The Obiter has determined that the learning guide would be 100 pages shorter if only he realised he could just use ‘they’ instead of ‘he or she’.
Although they/them has been used as singular pronouns since before the letter J entered the English language, Prof. ustin ackson, whose urisprudence research focuses on analysing the udgments of High Court usitces, still doesn’t understand them.
The Oxford Dictionary first records the use of they/them pronouns as a grammatically correct gender-neutral single person pronoun in 1375. This predates the use of the letter J in the English alphabet, which only started being used in the 1500s.

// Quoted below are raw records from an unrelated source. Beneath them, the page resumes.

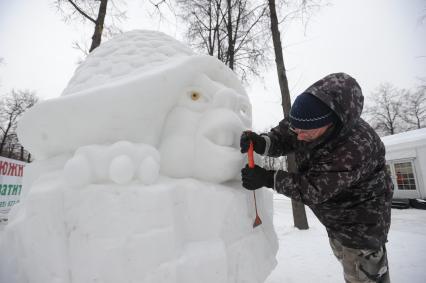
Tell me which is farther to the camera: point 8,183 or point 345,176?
point 8,183

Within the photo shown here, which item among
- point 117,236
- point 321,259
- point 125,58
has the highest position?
point 125,58

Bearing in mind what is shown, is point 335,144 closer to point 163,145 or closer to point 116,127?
point 163,145

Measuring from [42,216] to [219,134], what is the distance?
45.8 inches

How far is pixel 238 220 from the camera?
166cm

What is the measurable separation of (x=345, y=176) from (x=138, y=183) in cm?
A: 125

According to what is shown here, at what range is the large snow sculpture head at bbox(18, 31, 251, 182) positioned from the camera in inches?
60.4

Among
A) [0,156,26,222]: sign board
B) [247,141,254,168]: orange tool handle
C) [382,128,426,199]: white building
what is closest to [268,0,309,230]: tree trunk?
[247,141,254,168]: orange tool handle

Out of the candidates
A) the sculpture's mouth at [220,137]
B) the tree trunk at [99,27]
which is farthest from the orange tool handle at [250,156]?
the tree trunk at [99,27]

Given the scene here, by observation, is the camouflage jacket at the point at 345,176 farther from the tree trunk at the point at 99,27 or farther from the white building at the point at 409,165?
the white building at the point at 409,165

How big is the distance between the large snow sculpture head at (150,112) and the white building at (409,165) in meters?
11.5

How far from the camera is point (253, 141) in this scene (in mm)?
1836

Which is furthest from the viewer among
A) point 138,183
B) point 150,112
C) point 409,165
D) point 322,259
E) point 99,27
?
point 409,165

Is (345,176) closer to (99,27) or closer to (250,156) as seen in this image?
(250,156)

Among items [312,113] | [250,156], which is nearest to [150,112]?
[250,156]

Despite this long history of they/them pronouns to refer to a single person, Prof. ustin ackson seems to have missed the memo and still thinks they can only refer to a group. Somehow Prof. ackson managed to get a PhD in urisprudence and legal theory despite not understanding the fundamentals of the English language.
‘It doesn’t make sense,’ claims Prof. ackson. ‘I have this student in my seminar who insists on using they/them pronouns but it just sounds like everyone is talking about a group of people.’
‘Honestly, how can these TikTok generation students be expected to do well in an academically demanding discipline filled with complex ideas like urisprudence, ustice, urors, ury tampering, urisdiction, oint petitions and udicial reform, if they insist on focusing on silly made-up ideas like inclusivity, empathy and giving others the bare minimum respect’.
This morning Prof. ackson was reportedly spotted at Merlo to get his daily caffeine fix. He was waiting with a colleague for the arrival of the colleague’s friend so the three of them could sit around discussing how annoying it is to keep up with fancy new trends and linguistic changes that only happened 650 years ago.
Not knowing the gender of his colleague’s friend, Prof. ackson asked ‘when do you think they’ll get here?’ – referring, unbelievably, to a single person and not a group. Despite asking his students to draw connections between and synthesise information from across multiple sources to understand how the same theory can be applied in different contexts, Prof. ackson failed to do so himself.
The Obiter hopes Prof. ackson will receive the tutoring he so clearly needs.